Document passage:
If you’ve been reading here for very long, you’ll know that I’ve been posting and discussing my Lending Club returns since the end of 2011. For the first year or so, I updated with quarterly updates. I didn’t do that in 2014. Part of the reason for that was that it was a busy year for me, and the time to put together a full post on that every quarter just wasn’t always there. The rest of the reason was that it was beginning to feel redundant to me, so I slowed them down a bit. Now, I’ll be doing the updates on a yearly basis (twice a year at most) to hopefully avoid that feeling of repeating myself in each one. On to the Lending Club Returns 2014 update.
If you don’t know what Lending Club is, the simple answer is that it’s a peer-to-peer lending network where people like you and me can both borrow and lend to people like you and me. Want a little better explanation? Head over to my Lending Club page to read more.

Raw data:
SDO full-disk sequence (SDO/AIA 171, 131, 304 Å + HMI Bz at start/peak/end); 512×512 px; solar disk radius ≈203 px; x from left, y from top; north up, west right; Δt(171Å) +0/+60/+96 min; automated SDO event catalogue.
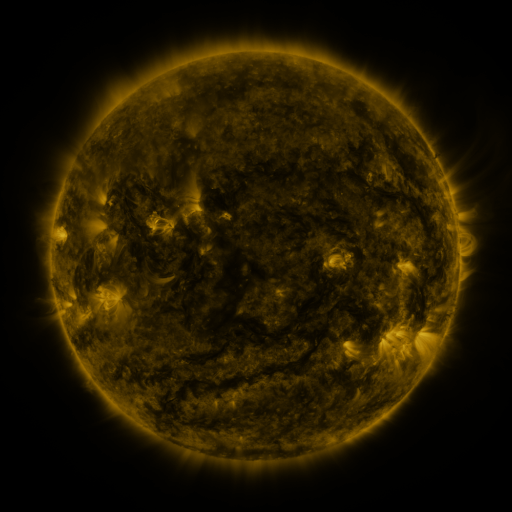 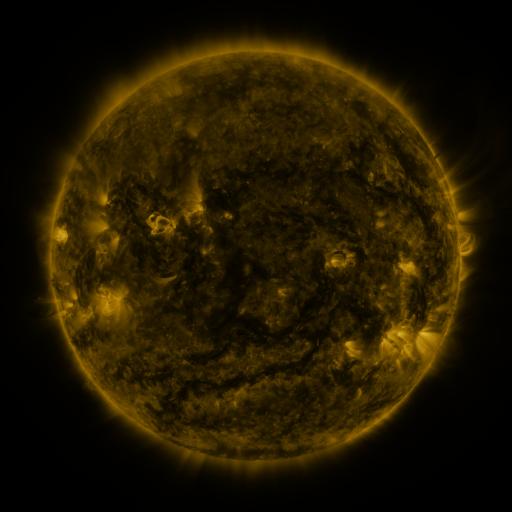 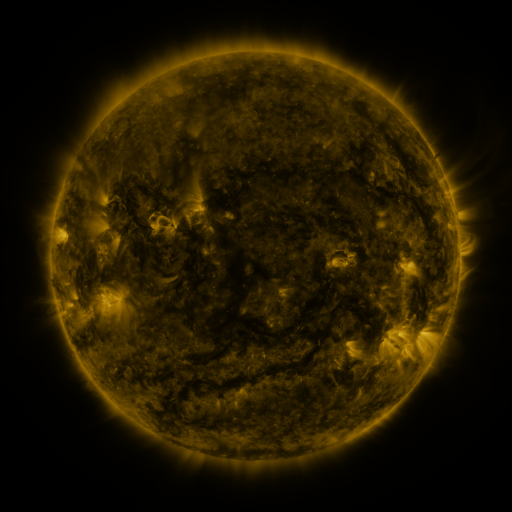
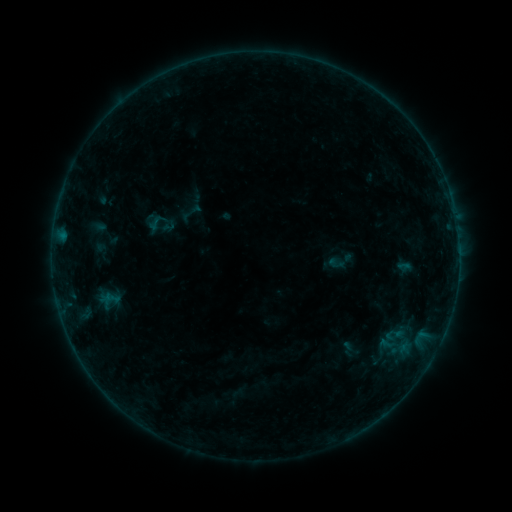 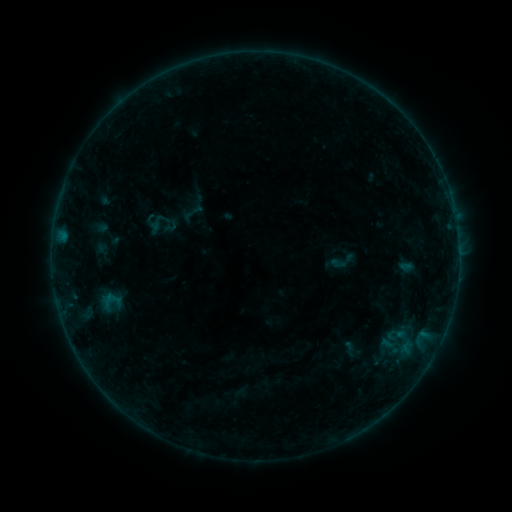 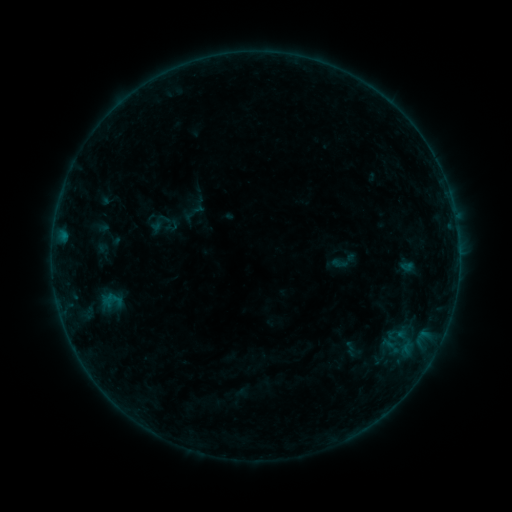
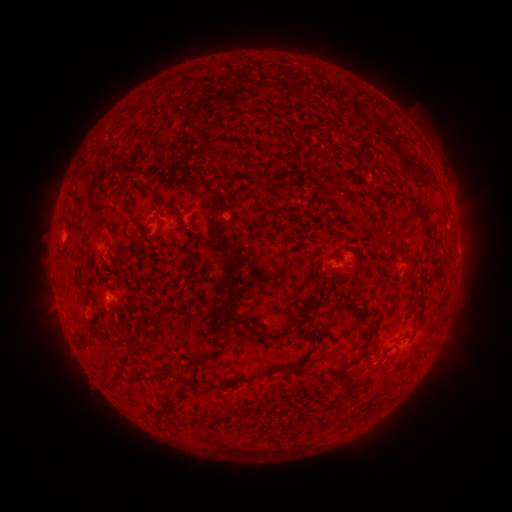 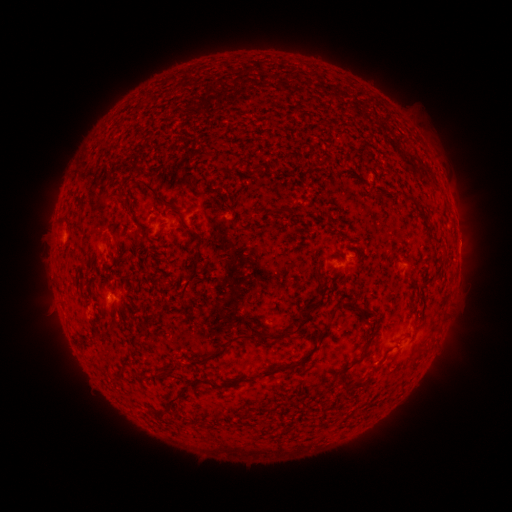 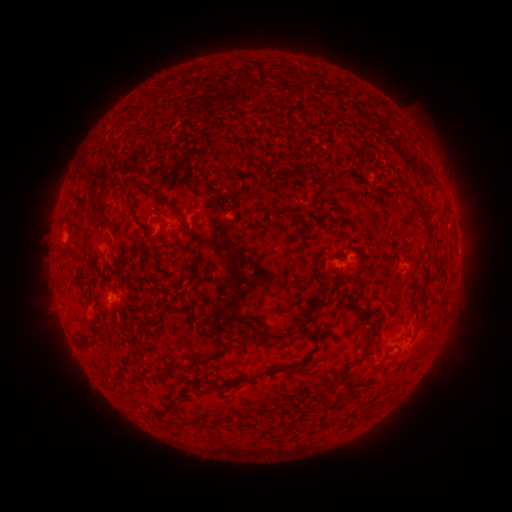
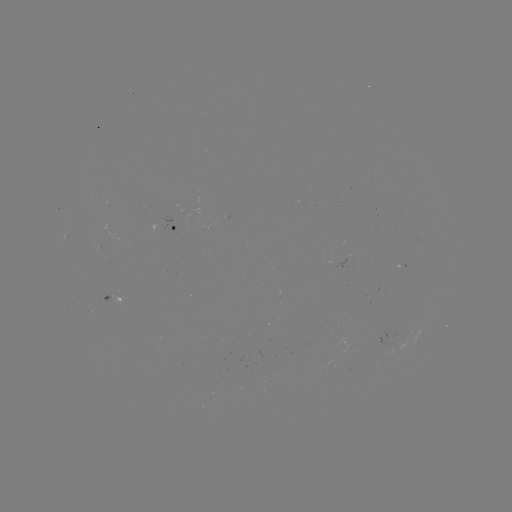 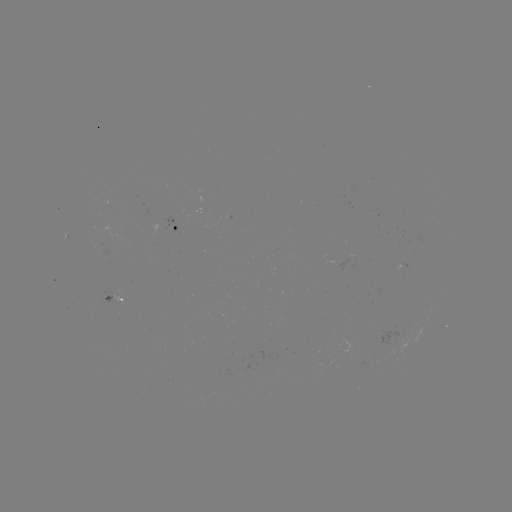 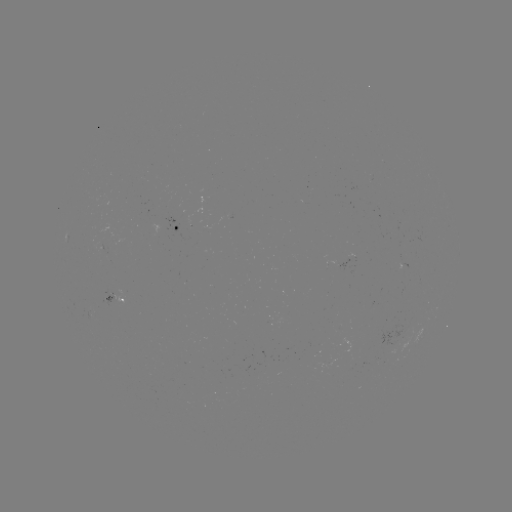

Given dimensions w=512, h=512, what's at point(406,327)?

Problems to solve:
1. Summarize the Lending Club post in two sentences.
2. Decide whether each statement agrees with the Lending Club post, answering yes or no and quoting the words of the post that settle it: (a) The author gave quarterly updates for roughly the first year. (b) The author kept up quarterly updates through 2014. (c) Lending Club lets people lend but not borrow.
3. Write the next paragraph of the Lending Club post, picking up right after its final sentence.
The listing is separate material and has nothing to do with the Lending Club post.

Expected results:
1. The author has posted and discussed Lending Club returns since the end of 2011, giving quarterly updates at first. After skipping them in 2014 because of a busy year and a sense of redundancy, the author will now update yearly (twice a year at most) on Lending Club, a peer-to-peer lending network where people can both borrow and lend to each other.

2.
(a) Yes: "For the first year or so, I updated with quarterly updates."
(b) No: "I didn’t do that in 2014."
(c) No: "where people like you and me can both borrow and lend to people like you and me"

3.
Lending Club Adjusted NAR
When we left 2013 behind, my NAR on my Lending Club account was sitting at 13.16%. A full year of lending has passed, and, as I’ll explain in just a bit, there’s been some changes to the account. At the end of 2014, my NAR is now showing at 9.61%. Down from 2013’s EOY number, but still a very healthy return on my investment. For comparison’s sake, the S&P 500 returned about 11% for 2014. So, ultimately, I could be getting more of a return on my money in an S&P 500 index fund. The biggest difference for me is that each of the loans I’ve invested in on Lending Club has a set rate of return. The only thing that changes that rate of return is a default. I’ll talk about defaults in a minute, but the rate of default is pretty low. Try and get a set rate of return on an index fund. Your brokerage will laugh you out of the office.
Lending Club Defaults and Late Notes
As of the time of this writing, there are no late notes listed on my account. In 2014, three notes went into a default status. At the end of 2013, only one had gone into default. It’s a little bit higher rate, obviously, than it had been previously. But, as my portfolio on Lending Club has grown, the odds of a default here and there also has grown. The full picture looks pretty good still. Since I began investing in Lending Club, I’ve invested in 118 loans. Only 4 of those have gone into default. That’s a default rate of about 3.4%. Flip that around, and if the trend holds, 96.6% of the loans I invest in will not default. 96.6% is a pretty good success rate if I do say so myself.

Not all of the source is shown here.